**Stated task:**
According to the Chard soil series description, what is the texture of the Bw2 horizon?

**Provided passage:**
LOCATION CHARD WA+ID OREstablished Series
TAXONOMIC CLASS: Coarse-loamy, mixed, superactive, mesic Calcic Haploxerolls
TYPICAL PEDON: Chard silt loam - cultivated. (Colors are for dry soil unless otherwise stated.)
Ap--0 to 5 inches; dark grayish brown (10YR 4/2) silt loam, very dark brown (10YR 2/2) moist; weak fine and medium granular structure; soft, very friable, slightly sticky and slightly plastic; many roots; slightly alkaline (pH 7.8); abrupt smooth boundary. (3 to 6 inches thick)
A--5 to 12 inches; grayish brown (10YR 5/2) silt loam, very dark grayish brown (10YR 3/2) moist; weak medium and coarse granular structure; soft, very friable, slightly sticky and slightly plastic; common roots; slightly alkaline (pH 7.8); clear wavy boundary. (5 to 12 inches thick)
Bw1--12 to 27 inches; brown (10YR 5/3) very fine sandy loam, dark brown (10YR 3/3) moist; weak medium prismatic structure parting to weak medium subangular blocks; soft, very friable, nonsticky, nonplastic; common roots; many very fine tubular pores; moderately alkaline (pH 8.0); clear wavy boundary. (10 to 16 inches thick)
Bw2--27 to 37 inches; brown (10YR 5/3) sandy loam, dark brown (10YR 3/3) moist; massive, soft, very friable, nonsticky, nonplastic; few roots; many very fine tubular pores; moderately alkaline (pH 8.2); clear wavy boundary. (0 to 12 inches thick)

**Provided information:**
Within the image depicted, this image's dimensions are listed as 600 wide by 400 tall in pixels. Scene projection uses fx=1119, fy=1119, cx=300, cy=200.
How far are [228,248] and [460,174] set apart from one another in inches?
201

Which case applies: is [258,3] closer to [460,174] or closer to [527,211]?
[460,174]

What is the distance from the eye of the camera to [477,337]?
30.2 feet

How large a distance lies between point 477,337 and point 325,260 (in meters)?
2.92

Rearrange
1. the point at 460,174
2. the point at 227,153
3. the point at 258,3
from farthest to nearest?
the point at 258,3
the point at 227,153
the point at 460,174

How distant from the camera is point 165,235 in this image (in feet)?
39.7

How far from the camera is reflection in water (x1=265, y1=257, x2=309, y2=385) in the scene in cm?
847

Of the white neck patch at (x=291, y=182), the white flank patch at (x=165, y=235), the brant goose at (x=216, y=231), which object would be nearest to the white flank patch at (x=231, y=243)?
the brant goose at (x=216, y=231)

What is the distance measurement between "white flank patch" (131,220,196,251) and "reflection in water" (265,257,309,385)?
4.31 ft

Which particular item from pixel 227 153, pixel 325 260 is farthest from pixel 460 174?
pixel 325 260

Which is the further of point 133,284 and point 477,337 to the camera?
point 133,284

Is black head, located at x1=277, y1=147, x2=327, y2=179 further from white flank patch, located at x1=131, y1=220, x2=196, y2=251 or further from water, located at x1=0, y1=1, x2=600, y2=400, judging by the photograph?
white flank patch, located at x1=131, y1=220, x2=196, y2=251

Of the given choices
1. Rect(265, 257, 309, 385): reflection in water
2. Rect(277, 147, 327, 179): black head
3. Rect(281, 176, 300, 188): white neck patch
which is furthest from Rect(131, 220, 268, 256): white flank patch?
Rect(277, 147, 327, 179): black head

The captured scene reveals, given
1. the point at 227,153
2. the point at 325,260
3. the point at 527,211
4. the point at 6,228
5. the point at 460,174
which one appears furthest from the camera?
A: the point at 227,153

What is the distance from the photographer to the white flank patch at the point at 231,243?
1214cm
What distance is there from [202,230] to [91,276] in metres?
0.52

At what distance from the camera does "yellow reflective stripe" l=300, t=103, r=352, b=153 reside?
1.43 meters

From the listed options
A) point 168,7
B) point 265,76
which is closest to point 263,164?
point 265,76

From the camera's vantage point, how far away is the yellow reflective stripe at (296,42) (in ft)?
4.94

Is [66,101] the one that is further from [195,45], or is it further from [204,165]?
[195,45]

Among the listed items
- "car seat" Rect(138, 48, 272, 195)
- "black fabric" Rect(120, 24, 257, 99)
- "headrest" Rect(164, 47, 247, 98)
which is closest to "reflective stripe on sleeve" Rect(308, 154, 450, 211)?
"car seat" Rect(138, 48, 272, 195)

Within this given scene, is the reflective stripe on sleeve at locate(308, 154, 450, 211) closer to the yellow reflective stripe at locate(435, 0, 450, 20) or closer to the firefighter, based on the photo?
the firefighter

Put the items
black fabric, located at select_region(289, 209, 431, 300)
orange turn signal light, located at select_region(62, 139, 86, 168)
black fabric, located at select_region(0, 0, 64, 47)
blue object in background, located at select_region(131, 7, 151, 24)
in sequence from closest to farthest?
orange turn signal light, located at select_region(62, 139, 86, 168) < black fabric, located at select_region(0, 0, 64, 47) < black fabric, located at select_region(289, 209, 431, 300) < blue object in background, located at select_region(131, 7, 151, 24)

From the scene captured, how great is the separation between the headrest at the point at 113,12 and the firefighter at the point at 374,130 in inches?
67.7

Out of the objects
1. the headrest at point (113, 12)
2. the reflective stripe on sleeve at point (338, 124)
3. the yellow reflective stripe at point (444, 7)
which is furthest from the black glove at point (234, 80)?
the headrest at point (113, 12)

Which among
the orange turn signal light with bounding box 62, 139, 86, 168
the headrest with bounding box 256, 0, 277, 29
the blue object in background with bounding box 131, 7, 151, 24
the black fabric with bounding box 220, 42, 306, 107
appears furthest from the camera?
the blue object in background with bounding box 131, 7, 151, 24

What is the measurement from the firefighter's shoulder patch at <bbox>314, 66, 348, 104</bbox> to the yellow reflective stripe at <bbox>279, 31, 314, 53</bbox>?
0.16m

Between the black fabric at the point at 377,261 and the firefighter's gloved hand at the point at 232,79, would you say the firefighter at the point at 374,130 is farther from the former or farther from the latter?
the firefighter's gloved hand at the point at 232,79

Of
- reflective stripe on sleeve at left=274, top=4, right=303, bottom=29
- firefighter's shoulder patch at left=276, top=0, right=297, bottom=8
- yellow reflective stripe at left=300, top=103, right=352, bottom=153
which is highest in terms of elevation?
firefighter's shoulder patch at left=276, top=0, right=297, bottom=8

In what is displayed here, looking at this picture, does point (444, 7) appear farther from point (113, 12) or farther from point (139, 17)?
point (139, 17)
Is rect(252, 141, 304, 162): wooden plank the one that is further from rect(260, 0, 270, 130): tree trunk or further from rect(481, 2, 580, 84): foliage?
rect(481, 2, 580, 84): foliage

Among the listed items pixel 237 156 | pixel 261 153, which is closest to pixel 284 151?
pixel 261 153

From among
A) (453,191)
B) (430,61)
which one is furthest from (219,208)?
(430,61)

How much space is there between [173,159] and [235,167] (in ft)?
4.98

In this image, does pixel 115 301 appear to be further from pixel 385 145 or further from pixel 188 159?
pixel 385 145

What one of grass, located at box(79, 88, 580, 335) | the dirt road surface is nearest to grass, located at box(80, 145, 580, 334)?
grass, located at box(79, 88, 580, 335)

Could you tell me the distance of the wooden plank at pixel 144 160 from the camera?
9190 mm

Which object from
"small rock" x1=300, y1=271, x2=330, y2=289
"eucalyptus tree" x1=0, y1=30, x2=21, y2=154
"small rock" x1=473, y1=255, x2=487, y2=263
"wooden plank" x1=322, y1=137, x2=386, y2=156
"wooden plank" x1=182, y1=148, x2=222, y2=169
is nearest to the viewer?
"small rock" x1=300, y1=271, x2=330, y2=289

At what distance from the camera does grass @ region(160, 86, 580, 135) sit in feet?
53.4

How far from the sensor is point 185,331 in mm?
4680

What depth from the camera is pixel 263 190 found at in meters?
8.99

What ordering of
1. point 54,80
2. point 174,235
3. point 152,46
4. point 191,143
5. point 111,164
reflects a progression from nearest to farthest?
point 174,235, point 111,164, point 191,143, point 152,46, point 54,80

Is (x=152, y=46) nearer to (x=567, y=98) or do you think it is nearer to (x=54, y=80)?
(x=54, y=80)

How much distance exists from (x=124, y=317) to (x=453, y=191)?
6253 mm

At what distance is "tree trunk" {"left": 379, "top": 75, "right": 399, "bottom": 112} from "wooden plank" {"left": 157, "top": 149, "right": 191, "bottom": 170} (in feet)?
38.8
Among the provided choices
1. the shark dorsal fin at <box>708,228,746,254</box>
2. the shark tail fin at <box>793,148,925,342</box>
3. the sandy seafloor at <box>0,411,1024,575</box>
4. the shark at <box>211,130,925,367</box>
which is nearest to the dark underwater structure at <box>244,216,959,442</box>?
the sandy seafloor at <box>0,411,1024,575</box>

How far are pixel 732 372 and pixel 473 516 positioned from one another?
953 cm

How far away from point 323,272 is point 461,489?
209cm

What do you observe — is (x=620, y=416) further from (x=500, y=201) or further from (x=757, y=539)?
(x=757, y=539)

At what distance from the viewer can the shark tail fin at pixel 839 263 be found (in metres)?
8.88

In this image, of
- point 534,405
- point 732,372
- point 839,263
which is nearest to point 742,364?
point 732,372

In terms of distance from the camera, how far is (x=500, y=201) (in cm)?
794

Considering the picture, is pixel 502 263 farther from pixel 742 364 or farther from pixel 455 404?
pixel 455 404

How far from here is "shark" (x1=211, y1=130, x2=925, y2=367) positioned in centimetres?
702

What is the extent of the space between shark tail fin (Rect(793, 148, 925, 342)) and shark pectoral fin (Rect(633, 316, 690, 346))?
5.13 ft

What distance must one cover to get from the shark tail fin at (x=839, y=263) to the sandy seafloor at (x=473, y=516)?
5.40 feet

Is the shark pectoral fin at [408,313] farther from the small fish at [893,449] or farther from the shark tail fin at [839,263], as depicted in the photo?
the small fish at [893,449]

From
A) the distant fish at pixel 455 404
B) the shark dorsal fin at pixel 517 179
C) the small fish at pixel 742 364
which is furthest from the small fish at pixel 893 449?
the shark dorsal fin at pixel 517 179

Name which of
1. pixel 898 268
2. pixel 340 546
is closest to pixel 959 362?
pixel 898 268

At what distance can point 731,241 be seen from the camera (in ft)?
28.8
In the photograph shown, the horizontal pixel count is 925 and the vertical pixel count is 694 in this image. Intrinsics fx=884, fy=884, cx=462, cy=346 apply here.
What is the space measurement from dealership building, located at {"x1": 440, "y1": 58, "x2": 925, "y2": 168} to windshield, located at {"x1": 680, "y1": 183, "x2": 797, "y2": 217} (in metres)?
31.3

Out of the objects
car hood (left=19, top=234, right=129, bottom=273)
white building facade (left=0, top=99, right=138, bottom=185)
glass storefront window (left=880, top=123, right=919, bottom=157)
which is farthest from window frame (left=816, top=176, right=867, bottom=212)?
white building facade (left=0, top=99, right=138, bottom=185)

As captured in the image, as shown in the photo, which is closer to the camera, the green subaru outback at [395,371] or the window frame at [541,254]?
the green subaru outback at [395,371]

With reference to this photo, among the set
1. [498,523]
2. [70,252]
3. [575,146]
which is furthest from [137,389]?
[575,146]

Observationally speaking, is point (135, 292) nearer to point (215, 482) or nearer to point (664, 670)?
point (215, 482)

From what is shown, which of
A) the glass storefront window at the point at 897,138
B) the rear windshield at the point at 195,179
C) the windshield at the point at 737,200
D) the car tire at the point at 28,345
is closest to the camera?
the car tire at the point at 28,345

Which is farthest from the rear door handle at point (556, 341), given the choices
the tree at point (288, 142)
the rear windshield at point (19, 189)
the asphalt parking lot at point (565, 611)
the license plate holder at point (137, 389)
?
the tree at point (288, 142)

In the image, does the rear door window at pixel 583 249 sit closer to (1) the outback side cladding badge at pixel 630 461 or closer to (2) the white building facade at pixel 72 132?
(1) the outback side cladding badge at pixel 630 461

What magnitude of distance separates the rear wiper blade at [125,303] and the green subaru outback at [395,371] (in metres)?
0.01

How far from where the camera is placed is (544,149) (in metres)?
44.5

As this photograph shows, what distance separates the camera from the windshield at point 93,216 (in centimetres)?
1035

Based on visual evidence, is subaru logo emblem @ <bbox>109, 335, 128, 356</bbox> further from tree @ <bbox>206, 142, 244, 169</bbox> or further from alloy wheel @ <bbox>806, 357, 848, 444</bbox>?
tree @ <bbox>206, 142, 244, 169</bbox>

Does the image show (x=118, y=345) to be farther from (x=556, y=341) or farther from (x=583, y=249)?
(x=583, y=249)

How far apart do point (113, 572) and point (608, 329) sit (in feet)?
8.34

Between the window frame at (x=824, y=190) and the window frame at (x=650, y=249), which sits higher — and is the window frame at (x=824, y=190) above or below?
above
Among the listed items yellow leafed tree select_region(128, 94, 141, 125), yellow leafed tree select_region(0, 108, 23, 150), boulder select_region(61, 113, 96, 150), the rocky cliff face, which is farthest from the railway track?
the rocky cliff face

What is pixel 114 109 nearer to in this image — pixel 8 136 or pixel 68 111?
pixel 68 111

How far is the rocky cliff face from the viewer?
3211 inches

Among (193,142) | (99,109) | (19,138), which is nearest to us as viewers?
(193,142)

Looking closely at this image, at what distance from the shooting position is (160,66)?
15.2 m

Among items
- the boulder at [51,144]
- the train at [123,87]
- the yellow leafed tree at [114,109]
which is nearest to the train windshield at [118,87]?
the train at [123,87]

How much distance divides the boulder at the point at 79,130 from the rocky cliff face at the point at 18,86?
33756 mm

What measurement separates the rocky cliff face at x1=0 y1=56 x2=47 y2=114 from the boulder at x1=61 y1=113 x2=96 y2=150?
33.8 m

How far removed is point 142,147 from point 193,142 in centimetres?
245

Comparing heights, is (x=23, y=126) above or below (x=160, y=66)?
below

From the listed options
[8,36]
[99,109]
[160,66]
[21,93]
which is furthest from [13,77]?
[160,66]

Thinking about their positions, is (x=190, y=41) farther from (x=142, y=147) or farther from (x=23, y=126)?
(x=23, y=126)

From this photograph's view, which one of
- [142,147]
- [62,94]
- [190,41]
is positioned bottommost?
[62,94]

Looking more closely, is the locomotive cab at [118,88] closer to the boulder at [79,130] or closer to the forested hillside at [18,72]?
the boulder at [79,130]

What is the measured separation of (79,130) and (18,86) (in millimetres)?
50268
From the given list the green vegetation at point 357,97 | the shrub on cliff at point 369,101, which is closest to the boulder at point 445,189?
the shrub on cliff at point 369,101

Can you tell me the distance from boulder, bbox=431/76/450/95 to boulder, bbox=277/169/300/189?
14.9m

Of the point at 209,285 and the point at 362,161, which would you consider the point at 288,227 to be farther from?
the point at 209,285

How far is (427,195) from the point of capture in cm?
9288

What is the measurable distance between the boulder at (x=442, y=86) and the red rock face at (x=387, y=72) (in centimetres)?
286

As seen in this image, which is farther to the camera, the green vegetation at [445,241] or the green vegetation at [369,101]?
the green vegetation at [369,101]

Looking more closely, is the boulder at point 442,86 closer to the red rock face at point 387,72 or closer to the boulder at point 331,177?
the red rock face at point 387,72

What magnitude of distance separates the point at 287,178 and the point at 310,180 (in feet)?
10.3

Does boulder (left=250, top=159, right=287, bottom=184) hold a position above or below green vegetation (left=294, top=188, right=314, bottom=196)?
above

**Completed task:**
Sandy loam.